If you are building anything with AI in 2026, understanding MCP is not optional knowledge. It is the infrastructure the ecosystem is building on.
FAQs
What is Model Context Protocol in simple terms? MCP is a standard protocol that lets AI models connect to external tools and data sources in a consistent way. Instead of writing custom integration code every time you want an AI to access a database, API, or file system, you build an MCP server once and any MCP-compatible AI tool can use it. Think of it as USB for AI - a shared connector that makes any device work with any compatible host.
Who created MCP and is it widely supported? MCP was created by Anthropic and introduced in late 2024. By 2026 it has become the de facto standard - OpenAI adopted it in 2025, there are over 1,000 community-built MCP servers, and major developer tools like Cursor and Claude Desktop support it natively. OpenAI's adoption in particular confirmed it as infrastructure rather than just an Anthropic-specific feature.
Do I need to know Python to use MCP? No. The official MCP SDK is available for both TypeScript and Python. If you are a JavaScript or TypeScript developer, you can build MCP servers entirely in Node.js. The SDK handles the protocol details - you just define your tools and implement the logic that runs when the AI calls them.

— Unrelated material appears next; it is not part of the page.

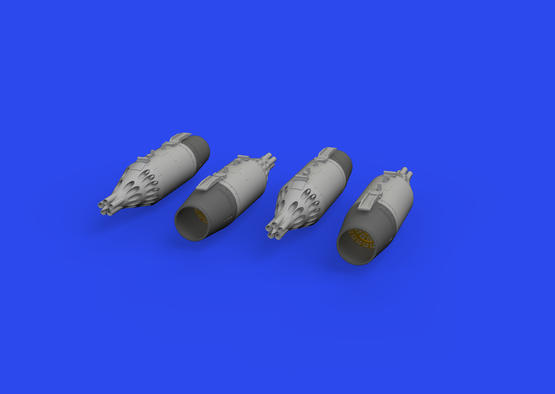 648937 1/48 UB-32 rocket launchers 1/48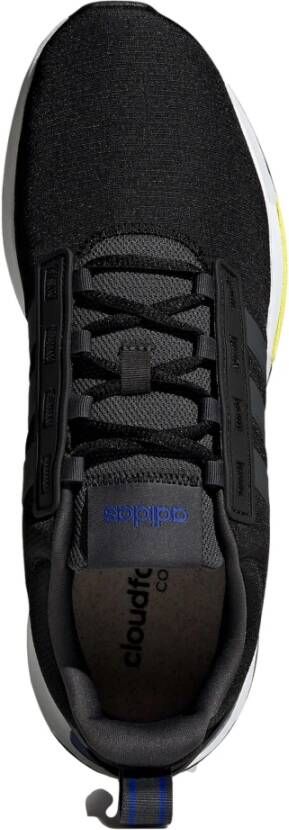 Adidas Racer Tr21 hardloopschoenen Black Heren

What is the difference between MCP and function calling? Function calling is an AI model capability - the ability to decide to call a function and format the parameters correctly. MCP is a transport protocol - a standard for how those function calls reach external systems and how results come back. They work together: the AI uses function calling to decide what to do, and MCP provides the standardized channel through which that call reaches your actual tool or data source.
Is MCP secure? MCP provides a clean security boundary between the AI model and your actual infrastructure. The AI never has direct access to your database credentials or filesystem - it sends requests to your MCP server, which handles authentication and decides what to expose. You control exactly what tools the server offers and what each tool can actually do. This constrained access model is more secure than giving an AI direct database access, as long as you build your MCP server with appropriate limits on what each tool can return or modify.